* Problem
Quote the portion of the comment thread on Netflix's AWS costs between "Of course. But" and "ec2, RDS, ec.", inclusive.

* Excerpt to read
Yeah, everyone struggles with that, especially since AWS doesn't really break down costs in a way that makes sense if you're trying to work out which business unit or feature is costing you money (unless you set things up where every team has their own account or whatever, and even then).
I think Netflix could probably start selling their tool and make more money from that then streaming if they can get it to work, because I'm guessing AWS makes it hard on purpose.
Not sure what is hard in it - you need consistent tagging, and that by itself gives you a lot of mileage in cost explorer.
That doesn't work in all cases. I've recently come across two examples where we had a hard time explaining our costs even though we extensively tag and even have fine-grained AWS accounts:
Not only is that free, but I can't imagine a better alternative. And they would have the same issue with allocation on prem. WithOUT tagging and Cost Explorer.
That's the point of the article
Yeah, the actual headline to the article is "Even Netflix struggles to identify and understand the cost of its AWS estate," which OP has very unhelpfully shortened to post "Netflix struggles to understand its cloud costs."
The word "Even" is doing a lot of work, and leaving it out changes the meaning of the headline.
Also, other than the headline, you know, the article itself :)
Of course. But even for people who don't read the article, it's still best practice to just copy the headline from the article so that it's the top of the Lemmy thread.
The company Cloudhealth Technologies has already been doing this for years, and not just with AWS but other cloud providers as well. Unfortunately they’ve been acquired by VMware so no idea if they’re still as good as they used to be…
This just isn't true. AWS is very clear about pricing and provides pretty good tooling for analysis. Complex infrastructure will have complex costs though. AWS has its problems a'plenty, but unclear costs isn't one in my opinion.
I agree, works fine for my stuff, but I'm pretty heavy on vanilla ec2, RDS, ec.
I can see some people running some of the more complicated products and getting flustered. Some of the compound stuff where you're paying extra transaction costs on top of the serverless things
So Netflix built this tool just for fun then? Obviously they feel AWS' tools are lacking.

Dataset items
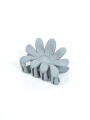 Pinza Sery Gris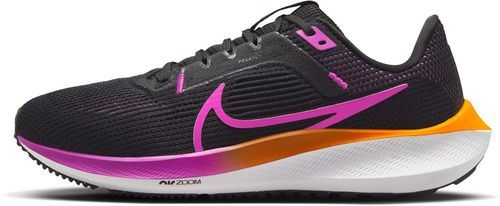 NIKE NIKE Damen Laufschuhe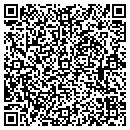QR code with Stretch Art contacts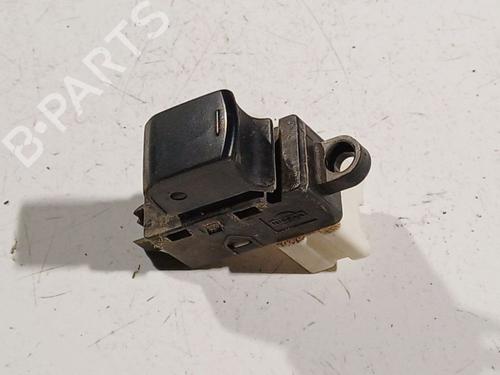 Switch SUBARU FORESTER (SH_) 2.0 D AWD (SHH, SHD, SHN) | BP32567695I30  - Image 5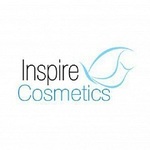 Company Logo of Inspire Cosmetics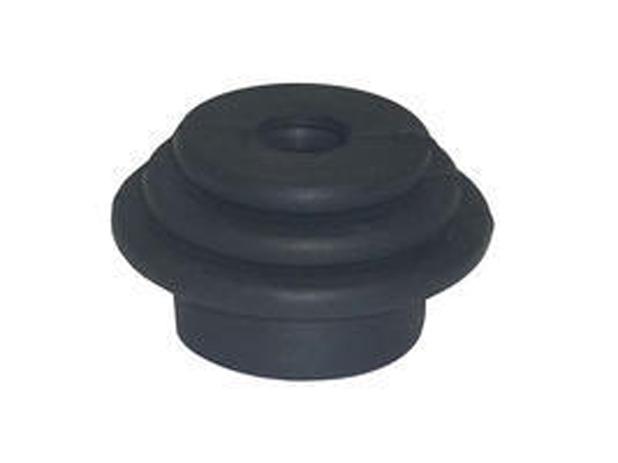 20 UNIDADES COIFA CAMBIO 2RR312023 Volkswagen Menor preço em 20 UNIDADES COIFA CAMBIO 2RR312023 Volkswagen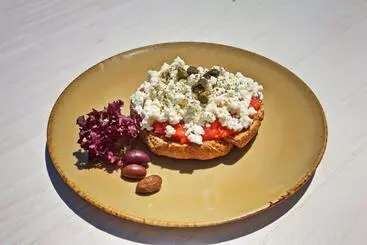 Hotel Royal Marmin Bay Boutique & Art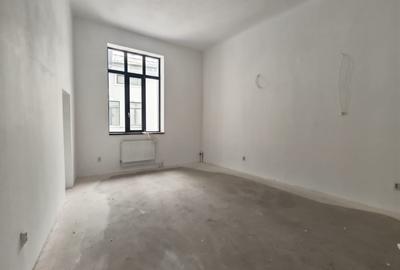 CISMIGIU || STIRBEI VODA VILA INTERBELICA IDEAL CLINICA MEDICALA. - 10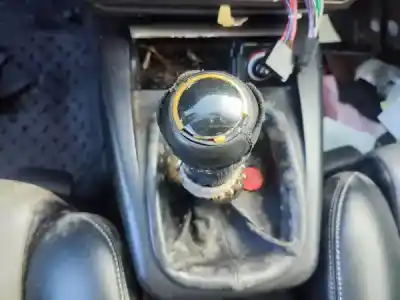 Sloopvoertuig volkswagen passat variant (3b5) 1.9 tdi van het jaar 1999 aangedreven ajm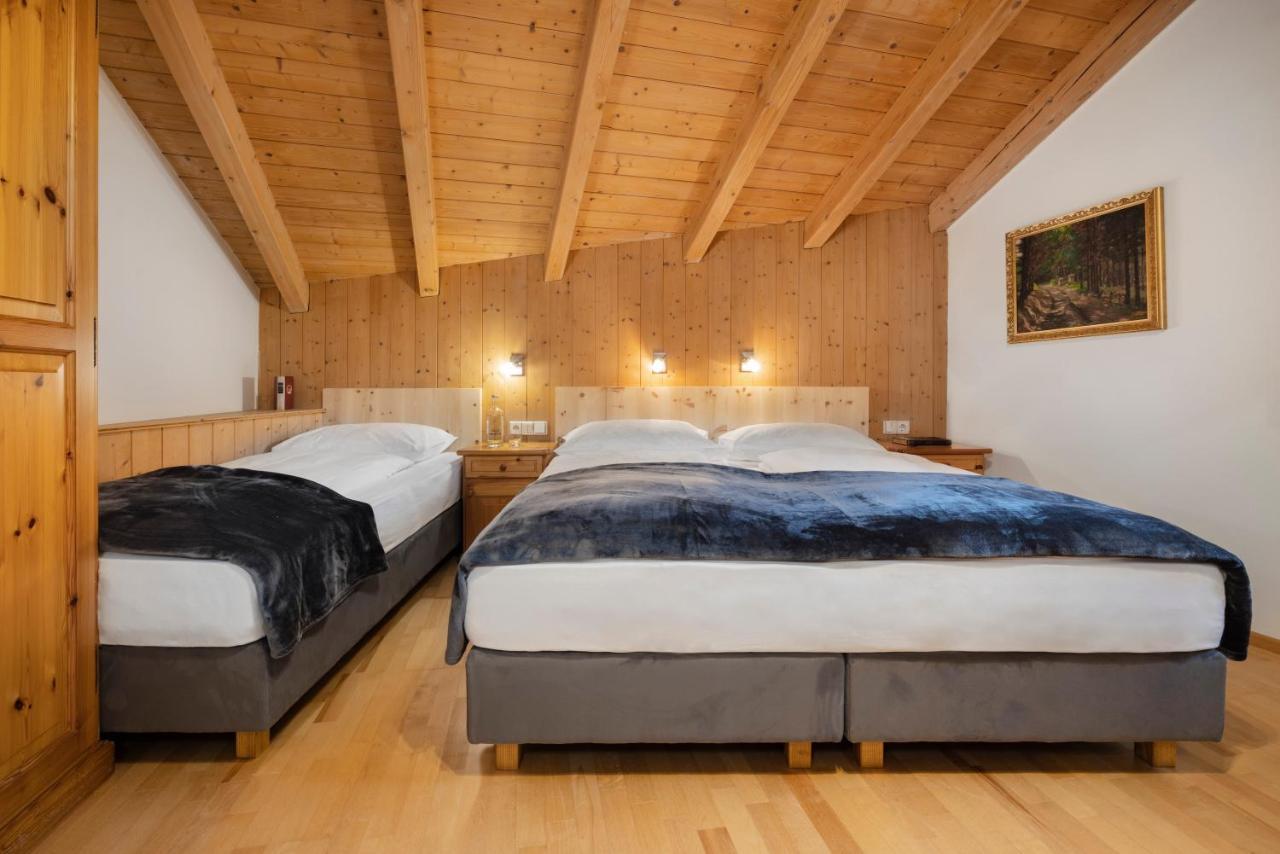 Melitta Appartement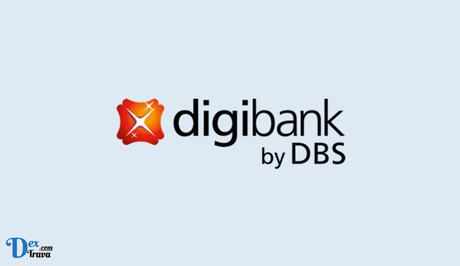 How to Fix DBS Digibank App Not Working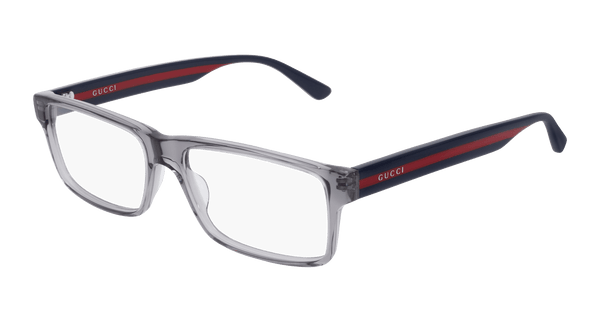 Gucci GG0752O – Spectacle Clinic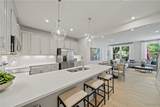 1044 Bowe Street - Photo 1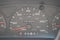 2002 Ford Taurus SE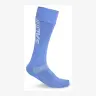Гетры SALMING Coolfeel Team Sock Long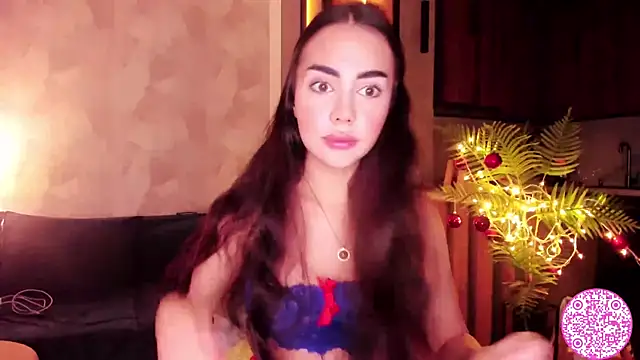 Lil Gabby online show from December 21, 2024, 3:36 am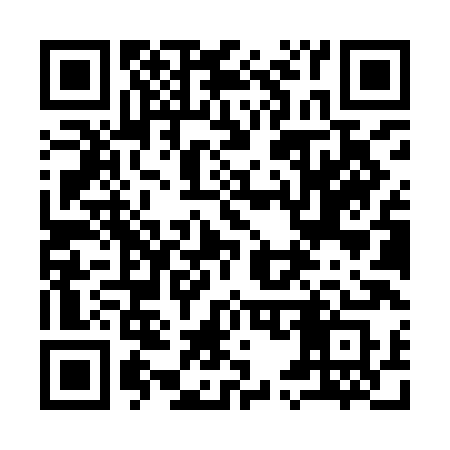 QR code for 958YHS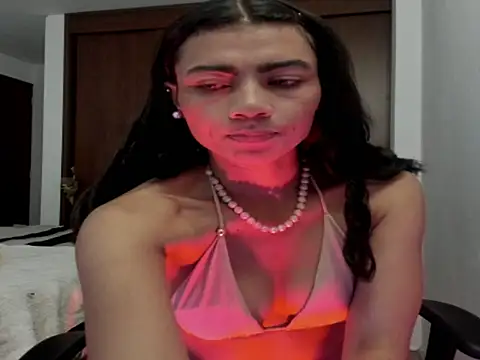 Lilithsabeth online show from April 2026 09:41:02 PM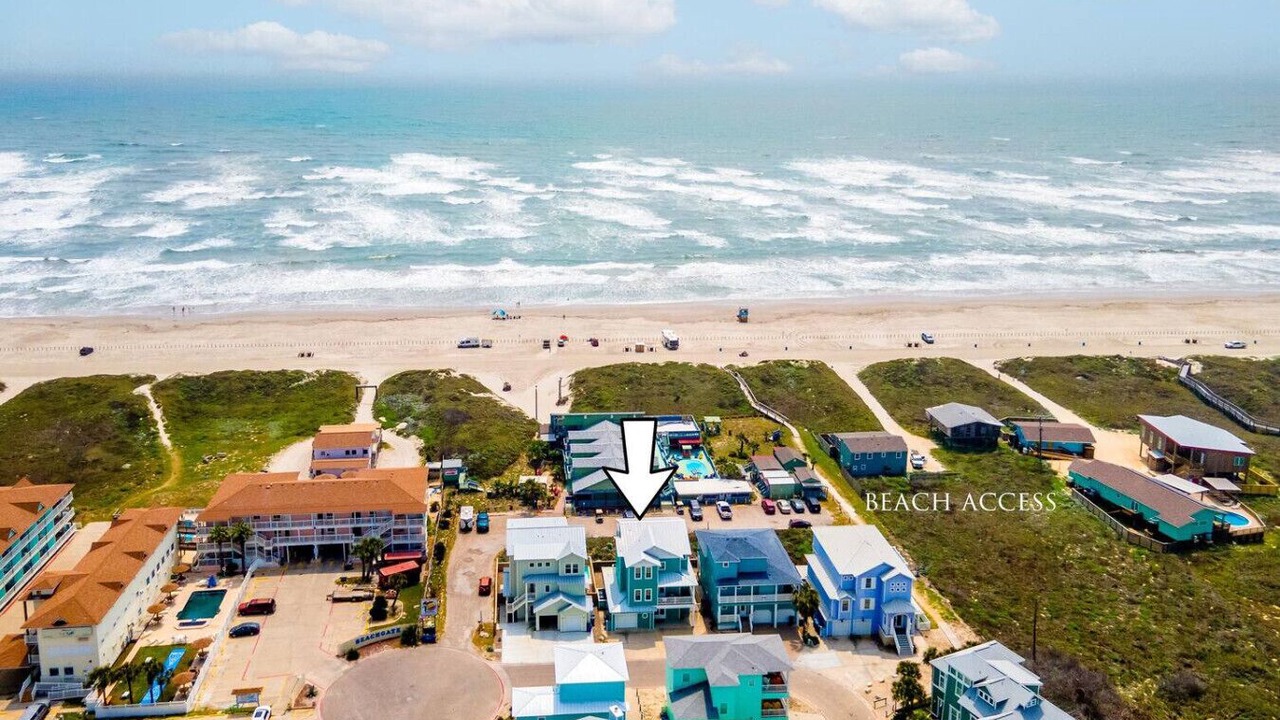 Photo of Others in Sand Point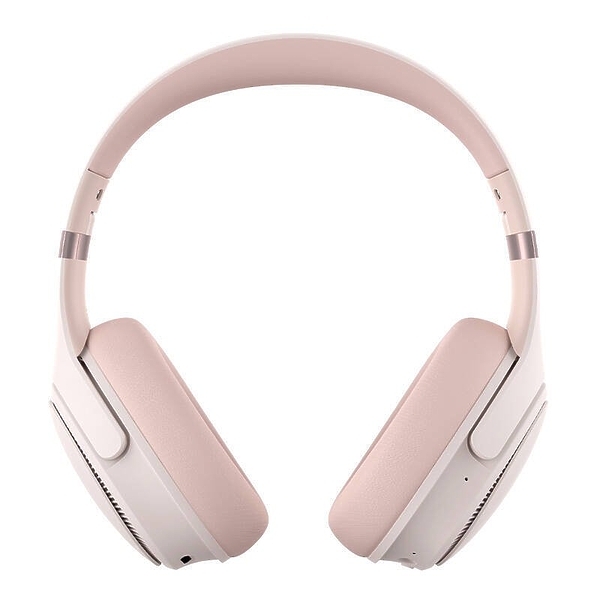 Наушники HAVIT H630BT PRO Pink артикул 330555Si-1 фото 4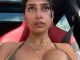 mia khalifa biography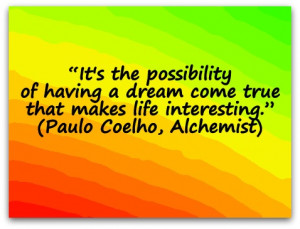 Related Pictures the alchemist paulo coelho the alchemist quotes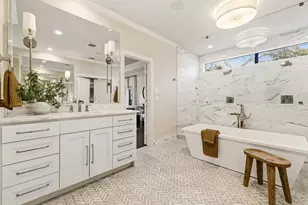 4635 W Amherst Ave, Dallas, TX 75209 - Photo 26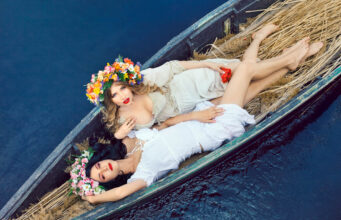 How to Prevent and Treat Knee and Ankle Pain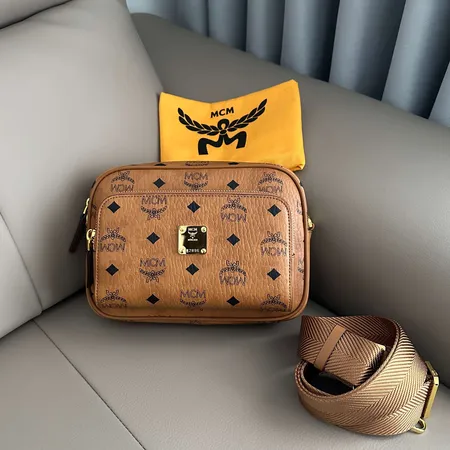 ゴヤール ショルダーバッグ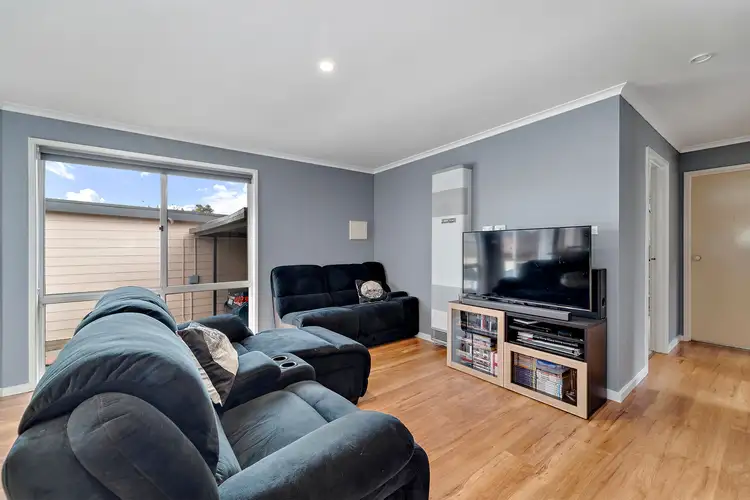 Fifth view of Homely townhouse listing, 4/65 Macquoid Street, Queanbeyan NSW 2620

* Answer to this task
Of course. But even for people who don't read the article, it's still best practice to just copy the headline from the article so that it's the top of the Lemmy thread.
The company Cloudhealth Technologies has already been doing this for years, and not just with AWS but other cloud providers as well. Unfortunately they’ve been acquired by VMware so no idea if they’re still as good as they used to be…
This just isn't true. AWS is very clear about pricing and provides pretty good tooling for analysis. Complex infrastructure will have complex costs though. AWS has its problems a'plenty, but unclear costs isn't one in my opinion.
I agree, works fine for my stuff, but I'm pretty heavy on vanilla ec2, RDS, ec.